Normally a river increases its volume and velocity downstream but there are examples in limestone type rocks where this does not happen.

On geomorphological field trips I used to take my students to test this normal theory in the River Mole in Surrey, England.

Little did they appreciate that the underlying bedrock beneath the alluvium of the river’s deposits was chalk.

They found that this river, in the section they surveyed, did not increase its volume or velocity downstream.

When asked to explain the reasons for these phenomena, they scratched their heads until I revealed the secret.

There were seven sinkholes in that section of the river bed, with eddies occurring around each where the river had excavated holes into the chalk below and some of the river’s volume was disappearing underground! No one won the prize for the correct answer.

BLUE HOLES

Undersea sinkholes, often known as blue holes, have been located by divers in reef locations in Australia, the West Indies, the Bahamas and Belize.

The colour of the surface seawater gives them their name.

These features are no more than drowned collapsed sinkholes, which were initially formed when the sea level was much lower, probably during the Ice Ages.

On a visit to Malta and its island of Gozo, in the Mediterranean Sea, I swam in the crystal clear waters of the Blue Lagoon created in limestone rock.

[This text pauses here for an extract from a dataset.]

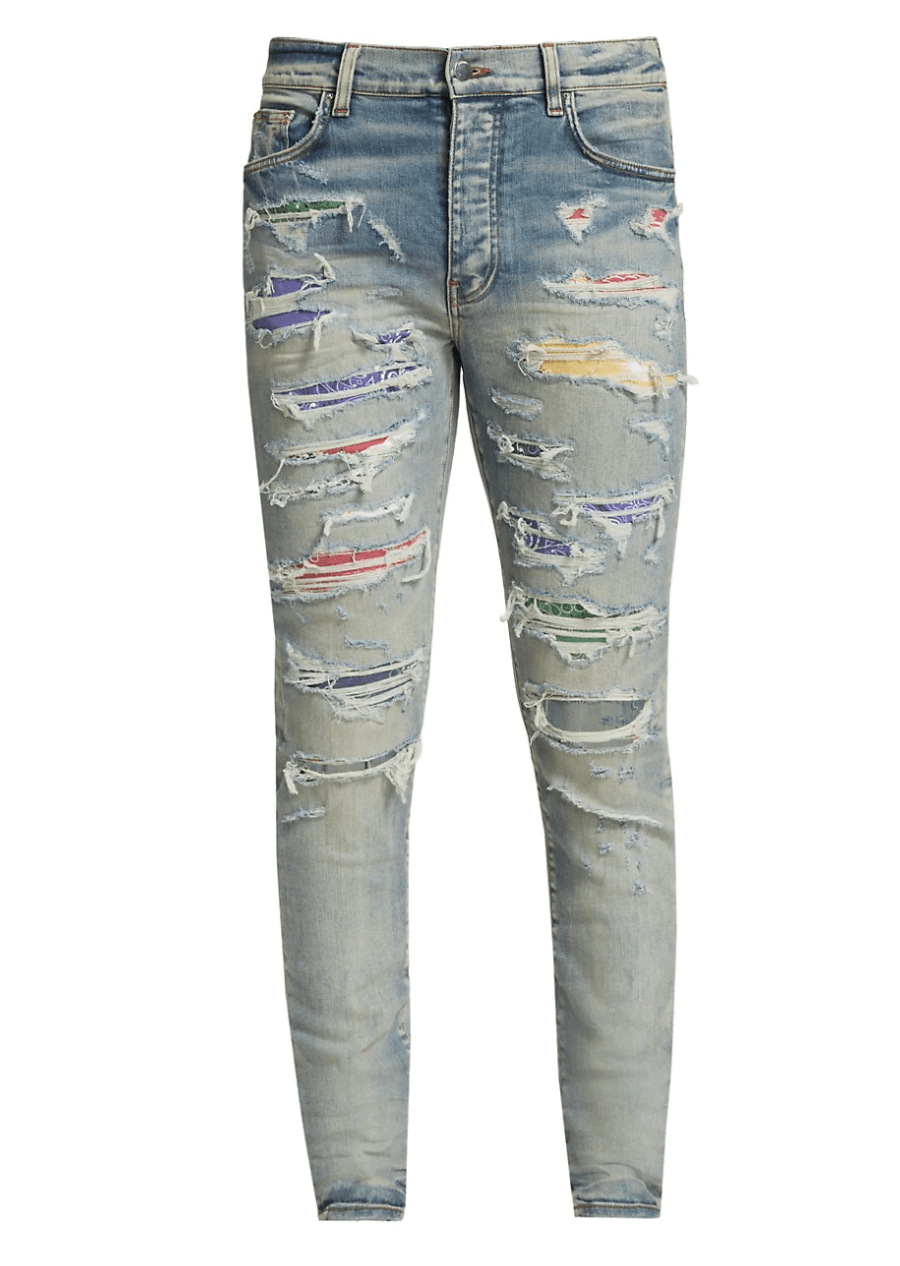 0d0bac0d-3a04-44f1-b6d9-19237f6af410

Recently one such blue hole, now declared to be the largest in the world, was discovered by Chinese researchers under a coral reef of the Xisha islands in the South China Sea.

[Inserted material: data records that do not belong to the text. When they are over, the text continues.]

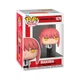 Ігрова фігурка Funko POP! - Макіма - зображення 1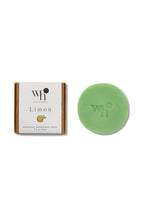 LIMON Soap Bar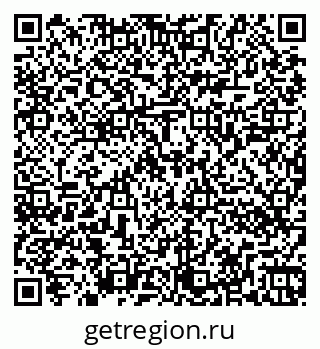 79262040088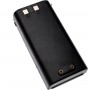 Baterija za Standard CNB-414, CNB-410, PNB417, CNB-415, RBP-22, RBP-22H - 1100 mAh 12 V NiMH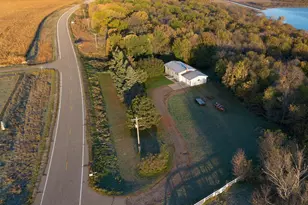 5840 Hwy 167, Granite Falls, MN 56241 - Photo 39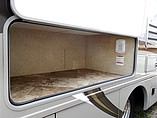 2015 Thor Motor Coach Four Winds Photo #9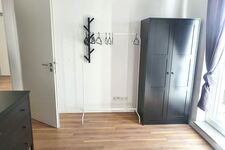 HomeRent in Ingolstadt, Adelschlag, Großmehring, Vohburg Bild 10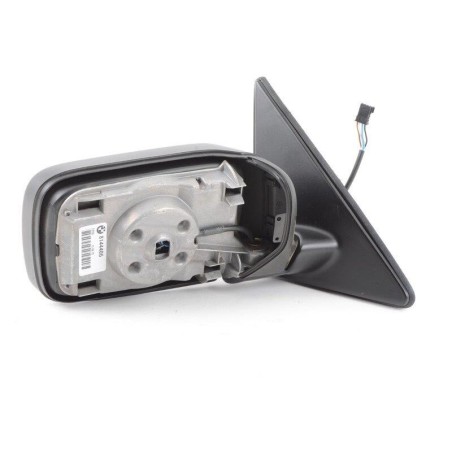 Rétroviseur droit chauffant - Pièce d'origine BMW 51168144406 Rétroviseur droit chauffant - Pièce d'origine BMW 51168144406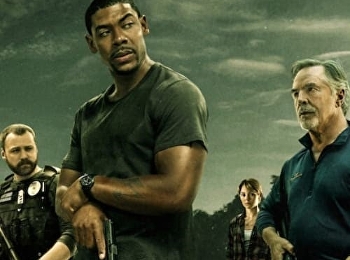 เรเบลริดจ์ : ผ่าเมืองอยุติธรรม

With a diameter of 130 metres and a depth of 301 metres, this circular depression is indeed a wonder of the natural world and is appropriately named as Dragon Hole.

Many other smaller blue holes have been found in China’s waters and in translation these are referred to as ‘sky holes’ or ‘heavenly holes’.

Prior to this year’s recent discovery, the deepest undersea sinkhole was located in the Bahamas at Dean’s Blue Hole with a mere depth of 202 metres.

 SINKHOLES BY MAN

In the UK, there are often reports of houses and roads collapsing into sinkholes.

So far there has been relatively little loss of life.

Ninety per cent of these housing disasters have been occasioned by the collapse of former underground horizontal mining shafts, many of which are hundreds of years old.

Such incidents have occurred in the former coal mining areas of South Wales and Staffordshire.

In West Cornwall, a once prosperous deep tin mining area in the 18th to early 20th century (until more easily accessible alluvial tin was produced by dredging methods in the Ipoh area of Kinta Valley in Perak), the gradual collapse of former underground workings has occurred with the loss of some houses.

In Cheshire, sometimes houses sink into cavernous former salt mines.

The 1980s saw the collapse or subsidence of buildings into former chalk mines in North Kent near the Liquid Petroleum Gas (LPG) terminals.

These mines were used by an importing LPG company to store the gas by freezing the chalk and houses were subsequently built on the ground surface.

With a reduction in the need for LPG the underground storage caves were closed down and the once refrigerated chalk thawed out allowing rainwater again to run into the permeable chalk, resulting in cavern roof collapses.

Lessons have been learned by housing developers and constructors, but still prospective homeowners buy properties without paying a bit extra for a structural survey.

This should include a geology report on the underground rock structure.

Rest assured, in Kuching, deep piling into solid rock beneath the surface alluvium provides a firm foundation on which to build.

In other areas of Malaysia where limestone or any rock of a permeable nature is found, caution should be taken before agreeing to sign a purchasing document.

Today’s insurance companies carry out risk assessments of the area in which a property is located before issuing policies and the cost of covering building subsidence is an added extra.